• **Requirement**: Exactly as written, please set down all of the entries again, with no pictures.

(Stored records)
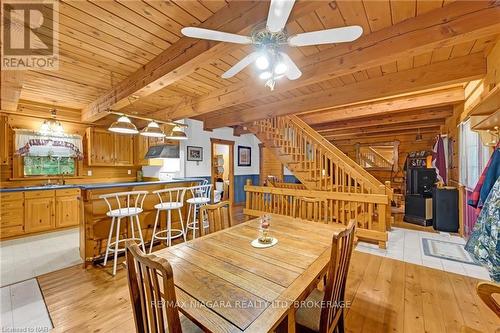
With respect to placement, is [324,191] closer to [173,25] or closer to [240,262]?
[240,262]

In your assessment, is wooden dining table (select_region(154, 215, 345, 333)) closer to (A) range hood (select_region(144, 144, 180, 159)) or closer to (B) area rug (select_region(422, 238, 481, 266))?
(B) area rug (select_region(422, 238, 481, 266))

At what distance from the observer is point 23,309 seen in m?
2.04

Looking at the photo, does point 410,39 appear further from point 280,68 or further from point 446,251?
point 446,251

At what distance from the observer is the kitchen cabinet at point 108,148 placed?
16.4 feet

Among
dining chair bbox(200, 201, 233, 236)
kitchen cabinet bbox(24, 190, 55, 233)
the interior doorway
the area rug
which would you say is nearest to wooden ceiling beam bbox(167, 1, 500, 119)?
dining chair bbox(200, 201, 233, 236)

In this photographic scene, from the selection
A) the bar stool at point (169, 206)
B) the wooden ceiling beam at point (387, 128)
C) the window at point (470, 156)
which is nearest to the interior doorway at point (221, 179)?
the bar stool at point (169, 206)

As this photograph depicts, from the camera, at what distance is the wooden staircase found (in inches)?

• **Expected answer**:
With respect to placement, is [324,191] closer to [173,25] or closer to [240,262]?
[240,262]

In your assessment, is wooden dining table (select_region(154, 215, 345, 333)) closer to (A) range hood (select_region(144, 144, 180, 159)) or closer to (B) area rug (select_region(422, 238, 481, 266))?
(B) area rug (select_region(422, 238, 481, 266))

At what distance from the observer is point 23,309 seen in m?
2.04

Looking at the photo, does point 410,39 appear further from point 280,68 or further from point 446,251?
point 446,251

At what distance from the observer is the kitchen cabinet at point 108,148 placed?
16.4 feet

Among
dining chair bbox(200, 201, 233, 236)
kitchen cabinet bbox(24, 190, 55, 233)
the interior doorway
the area rug
which would you say is nearest to wooden ceiling beam bbox(167, 1, 500, 119)?
dining chair bbox(200, 201, 233, 236)

In this photographic scene, from the selection
A) the bar stool at point (169, 206)
B) the wooden ceiling beam at point (387, 128)
C) the window at point (470, 156)
which is nearest to the interior doorway at point (221, 179)?
the bar stool at point (169, 206)

As this photograph depicts, from the camera, at what distance is the wooden staircase found (in inches)?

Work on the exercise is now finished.